> _Excerpted passage_:
Alice, Sweet Alice (1976)

Years ago, I re-watched Tim Burton’s Batman Returns (1992). If ever there was an example of a filmmaker exercising total creative control, it’s this one. After viewing the bleak and oddly-insular big-budget sequel, I was conflicted. I said to myself, “I honestly don’t know whether this is good or not.” Particularly the sexually-charged dialogue. On the one hand, it was bawdy, hilarious, and frightfully inappropriate. On the other, there’s a campy quality and an overabundance of horniness that’s off-putting. I had a similar response to the acting, mainly from the women, in writer/director Alfred Sole’s Communion (1976), which was also released as Holy Terror, The Mask Murders, and its most famous title, the one with which I was introduced to it: Alice, Sweet Alice. To put a spin on my previous utterance: “I honestly can’t tell if the performances in this film are brilliant or terrible.” This is camp with a capital ‘K.’ Hardly a scene goes by without someone screaming and shouting at another person, who in turn scream and shout their response. Sole’s claustrophobic, closeup-heavy, subjective camera style borders on the grotesque, with actors leaning into hysterical fits full-tilt. Though shot on 35mm, its look is muddy and dreary, as if there’s a cloud constantly hanging over everyone and everything while a layer of grime and decay has been slathered on both the camera lens and all the sets. The road to Alice, Sweet Alice’s completion was paved with road blocks which Sole, who eventually rose from a humble architect with a dream to a prolific production designer, had to fight tooth and nail to overcome.

Alice holds a peculiar place within the horror genre. As a slasher, it’s already at a disadvantage since slashers are amongst the least-respected subgenres in the horror game due to the glut of imitators which came in the wake of Halloween (1978). But Alice was shot prior to John Carpenter’s masterpiece, and while it’s not a better film, an intelligent script and suspenseful kill scenes help Alice stand apart from its fellow horror brethren. Whether it’s the campiness of the performances, the iconic and genuinely creepy mask of the killer, or a deeper meaning behind the seemingly anti-Catholic assault on religion, the film’s power is derived from a filmmaker hellbent on making a movie, come Hell or high water.

Like Maniac and Vigilante director William Lustig, Sole began his career by making an adult film. This was pretty much par for the course with most up-and-coming filmmakers of the time. You make a horror film or an X-rated picture. Ironically, Lustig would help the young director around the production office while Alice was being shot in Sole’s hometown of Paterson, New Jersey. The wannabe filmmaker attended a weekly poker game and although he pushed his wealthy clients (lawyers, a bank president) to help him finance a western, one of them said, “If you make an X-rated movie, I’ll give you the money for it.” He didn’t particularly want to make a porno, but at the time, a movie was a movie. Sole has since stated that although the early 70’s was the time of Deep Throat (1972) and the mainstreaming of triple X-rated features, he also knew that his “financiers” merely wanted to be able to visit the set of a porno. Irregardless, he received $5000 from each of them, raising $25,000, enough to produce his first feature, Deep Sleep (1972); a film which would result in a boatload of problems for the budding filmmaker.

> _Given entries_:

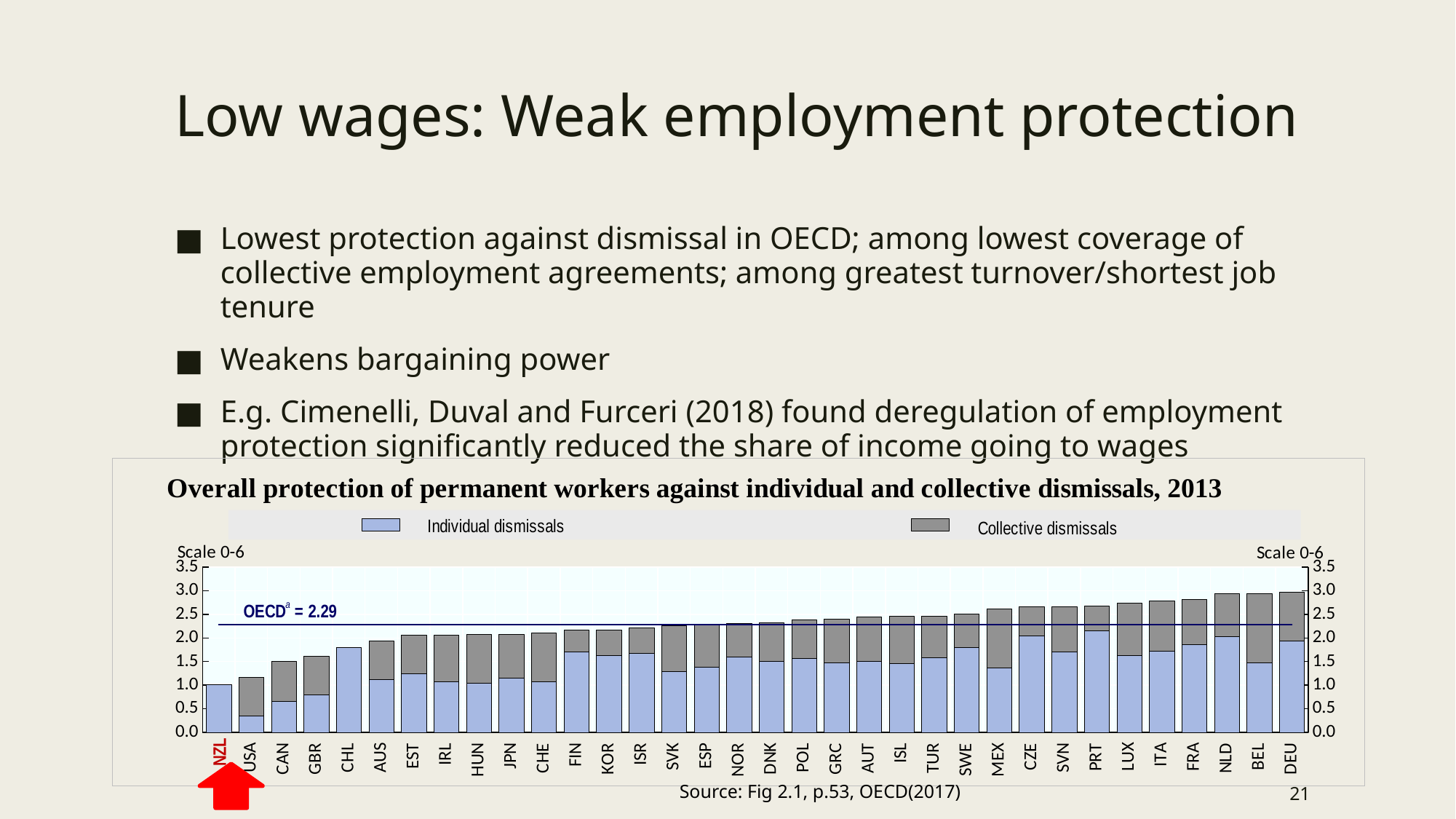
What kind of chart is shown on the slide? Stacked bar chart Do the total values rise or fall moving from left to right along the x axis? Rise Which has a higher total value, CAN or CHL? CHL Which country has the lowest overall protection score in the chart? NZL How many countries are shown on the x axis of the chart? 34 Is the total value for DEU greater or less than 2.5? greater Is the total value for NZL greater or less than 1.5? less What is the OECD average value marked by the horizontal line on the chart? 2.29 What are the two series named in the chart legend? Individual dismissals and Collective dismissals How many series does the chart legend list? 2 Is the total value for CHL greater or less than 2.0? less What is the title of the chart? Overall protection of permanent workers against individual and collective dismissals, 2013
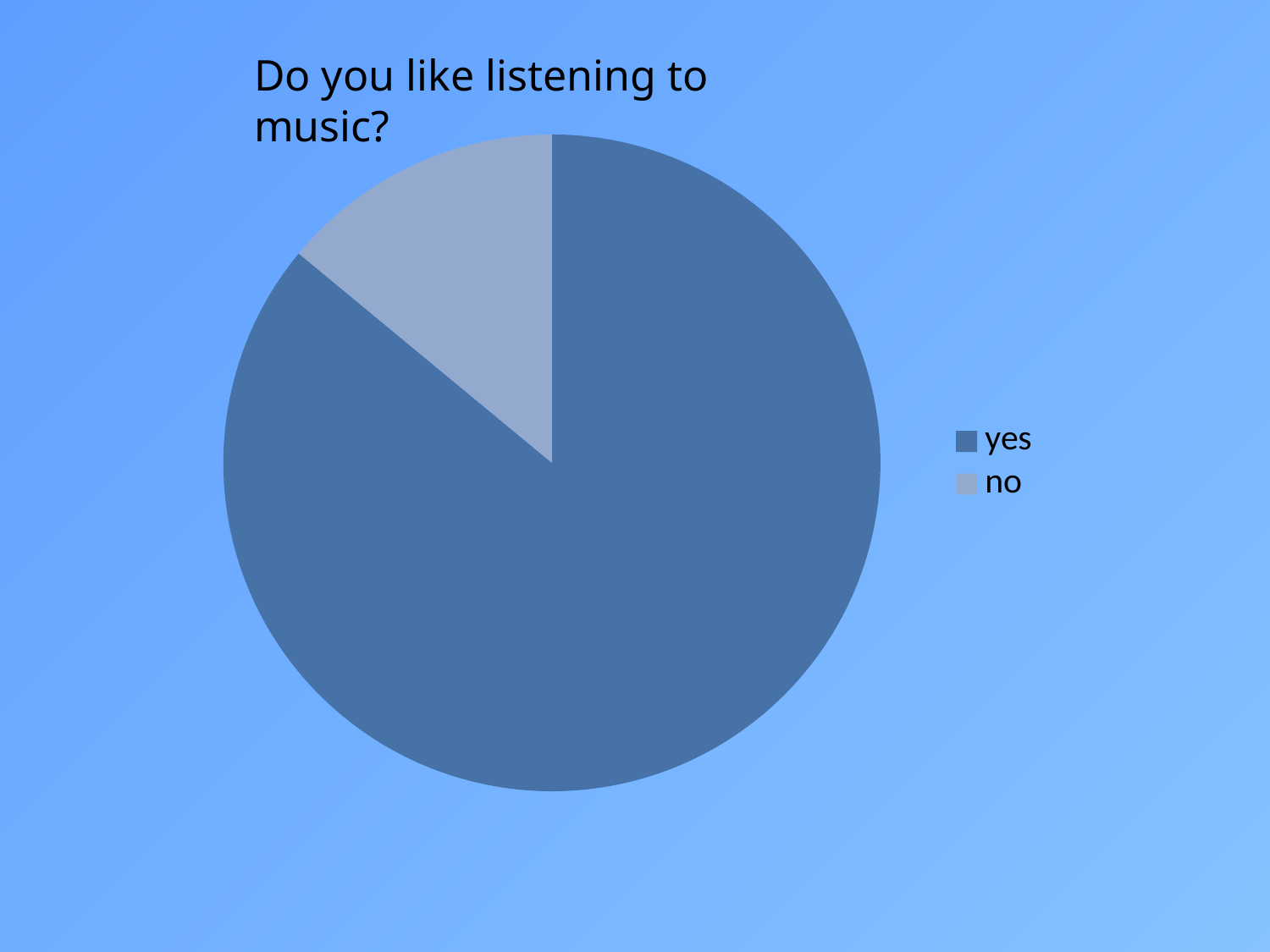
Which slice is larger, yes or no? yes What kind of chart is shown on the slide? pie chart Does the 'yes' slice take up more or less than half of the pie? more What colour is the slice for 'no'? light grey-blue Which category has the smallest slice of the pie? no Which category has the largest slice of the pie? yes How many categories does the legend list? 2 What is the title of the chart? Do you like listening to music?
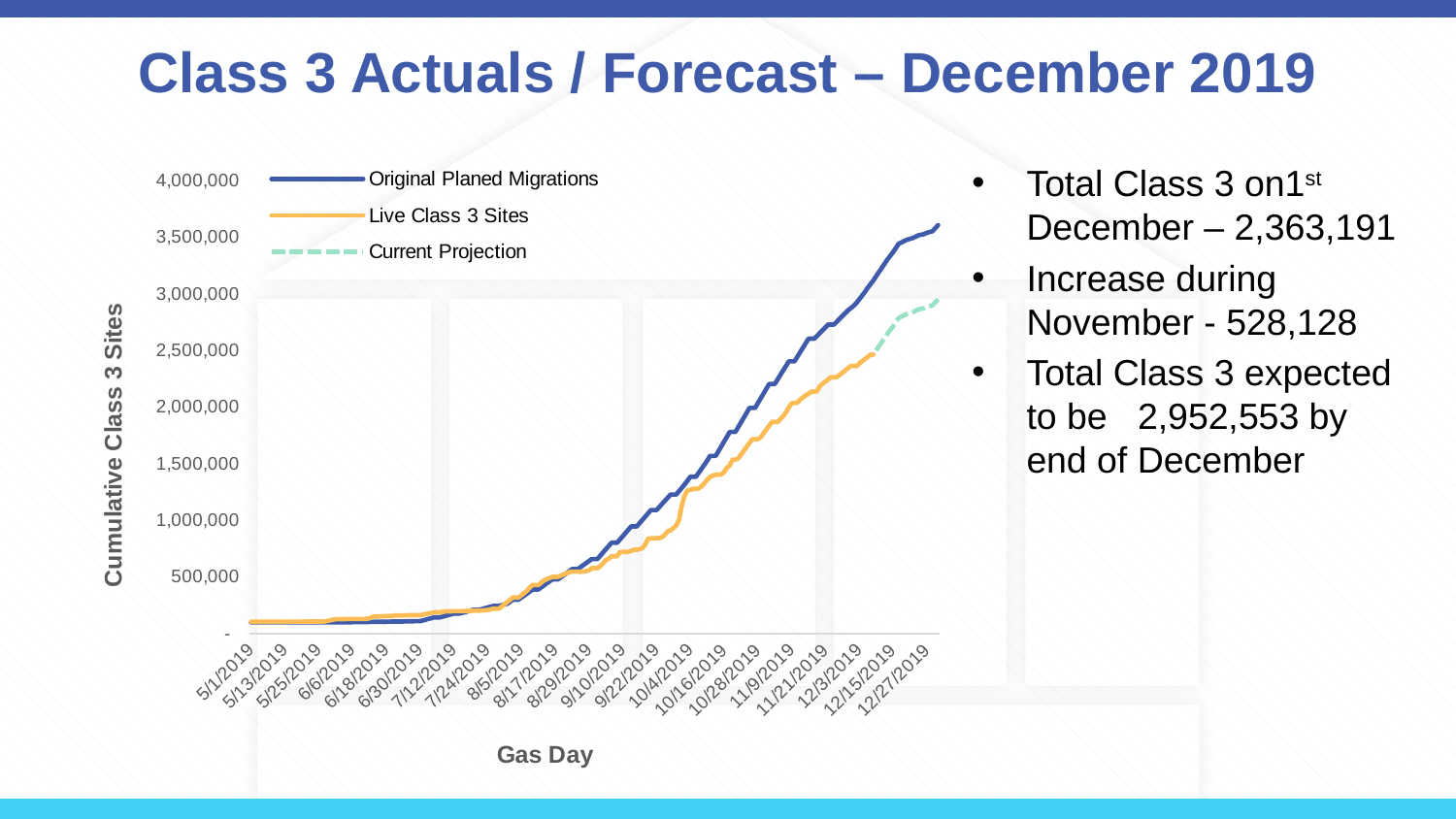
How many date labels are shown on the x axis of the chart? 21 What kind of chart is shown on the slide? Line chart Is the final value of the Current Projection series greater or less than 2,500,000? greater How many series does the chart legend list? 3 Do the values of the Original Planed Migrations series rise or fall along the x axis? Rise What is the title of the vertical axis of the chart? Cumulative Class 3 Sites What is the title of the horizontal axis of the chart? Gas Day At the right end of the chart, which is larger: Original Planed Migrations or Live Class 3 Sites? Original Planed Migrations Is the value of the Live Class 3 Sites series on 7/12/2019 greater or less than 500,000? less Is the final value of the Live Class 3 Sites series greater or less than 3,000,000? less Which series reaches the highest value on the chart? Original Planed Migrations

* * *

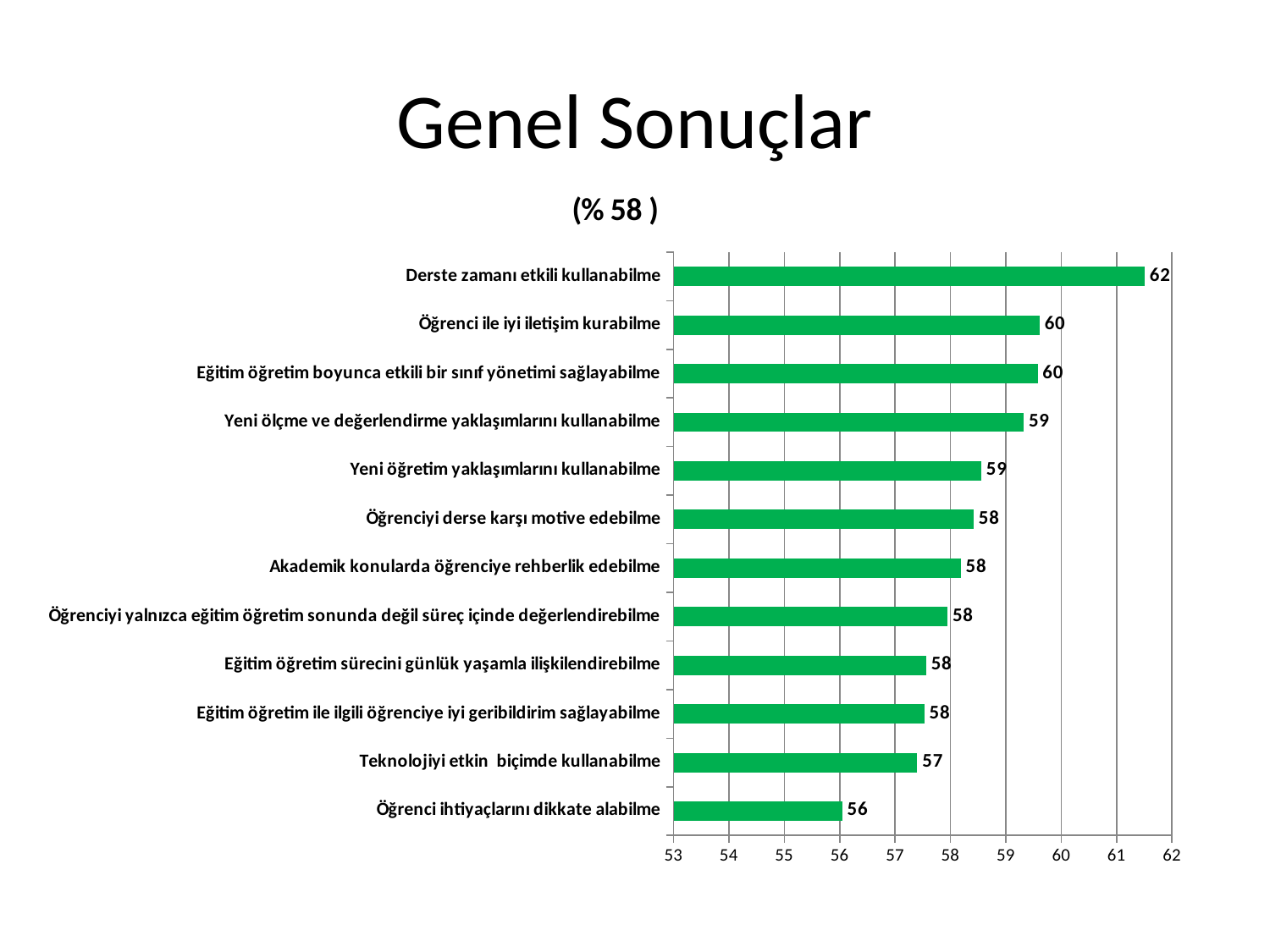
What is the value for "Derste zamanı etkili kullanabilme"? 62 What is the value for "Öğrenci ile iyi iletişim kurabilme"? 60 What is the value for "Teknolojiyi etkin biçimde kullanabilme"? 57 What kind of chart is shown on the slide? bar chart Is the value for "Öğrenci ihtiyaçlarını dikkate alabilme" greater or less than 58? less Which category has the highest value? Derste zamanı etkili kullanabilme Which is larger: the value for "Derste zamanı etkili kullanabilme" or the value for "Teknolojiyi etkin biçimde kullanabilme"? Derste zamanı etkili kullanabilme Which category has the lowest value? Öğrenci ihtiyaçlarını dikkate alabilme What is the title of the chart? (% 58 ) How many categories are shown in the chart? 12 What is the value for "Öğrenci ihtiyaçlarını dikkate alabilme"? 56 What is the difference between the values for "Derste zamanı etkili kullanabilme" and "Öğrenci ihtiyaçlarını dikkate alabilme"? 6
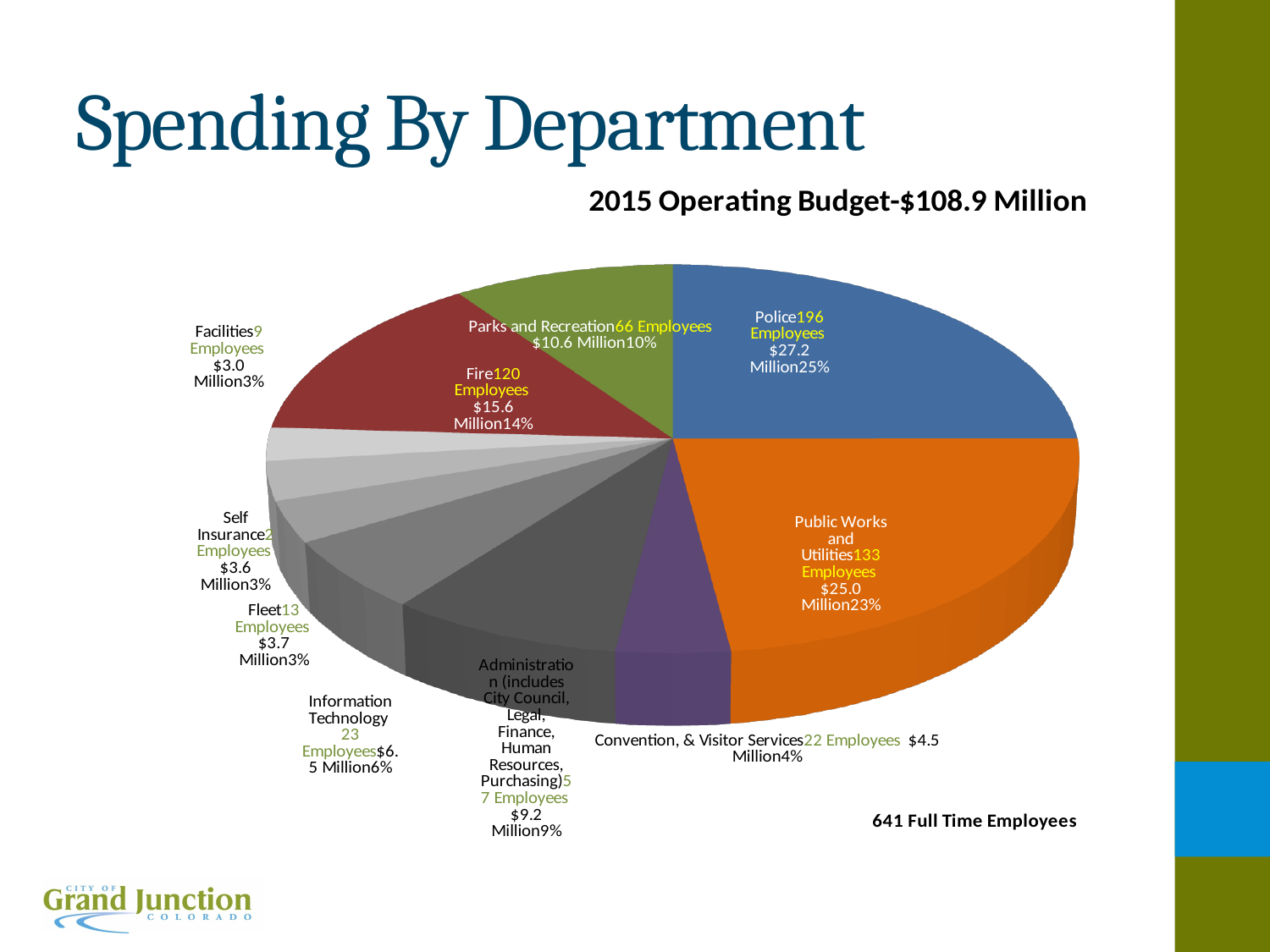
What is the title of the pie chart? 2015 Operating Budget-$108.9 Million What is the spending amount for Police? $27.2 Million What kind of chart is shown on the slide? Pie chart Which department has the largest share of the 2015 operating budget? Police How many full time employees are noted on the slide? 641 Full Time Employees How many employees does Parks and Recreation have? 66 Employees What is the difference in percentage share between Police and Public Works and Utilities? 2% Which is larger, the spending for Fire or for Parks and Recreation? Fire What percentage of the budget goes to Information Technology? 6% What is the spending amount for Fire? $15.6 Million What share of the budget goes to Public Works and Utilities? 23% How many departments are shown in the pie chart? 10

> _Problems to work on_:
- a) From the Alice, Sweet Alice review, reproduce everything from "Alice holds a" down to "or high water.".
- b) In the Alice, Sweet Alice review, in which town was Alice, Sweet Alice shot?

> _Numbered answers_:
- a)
Alice holds a peculiar place within the horror genre. As a slasher, it’s already at a disadvantage since slashers are amongst the least-respected subgenres in the horror game due to the glut of imitators which came in the wake of Halloween (1978). But Alice was shot prior to John Carpenter’s masterpiece, and while it’s not a better film, an intelligent script and suspenseful kill scenes help Alice stand apart from its fellow horror brethren. Whether it’s the campiness of the performances, the iconic and genuinely creepy mask of the killer, or a deeper meaning behind the seemingly anti-Catholic assault on religion, the film’s power is derived from a filmmaker hellbent on making a movie, come Hell or high water.

- b) Paterson, New Jersey, Sole's hometown.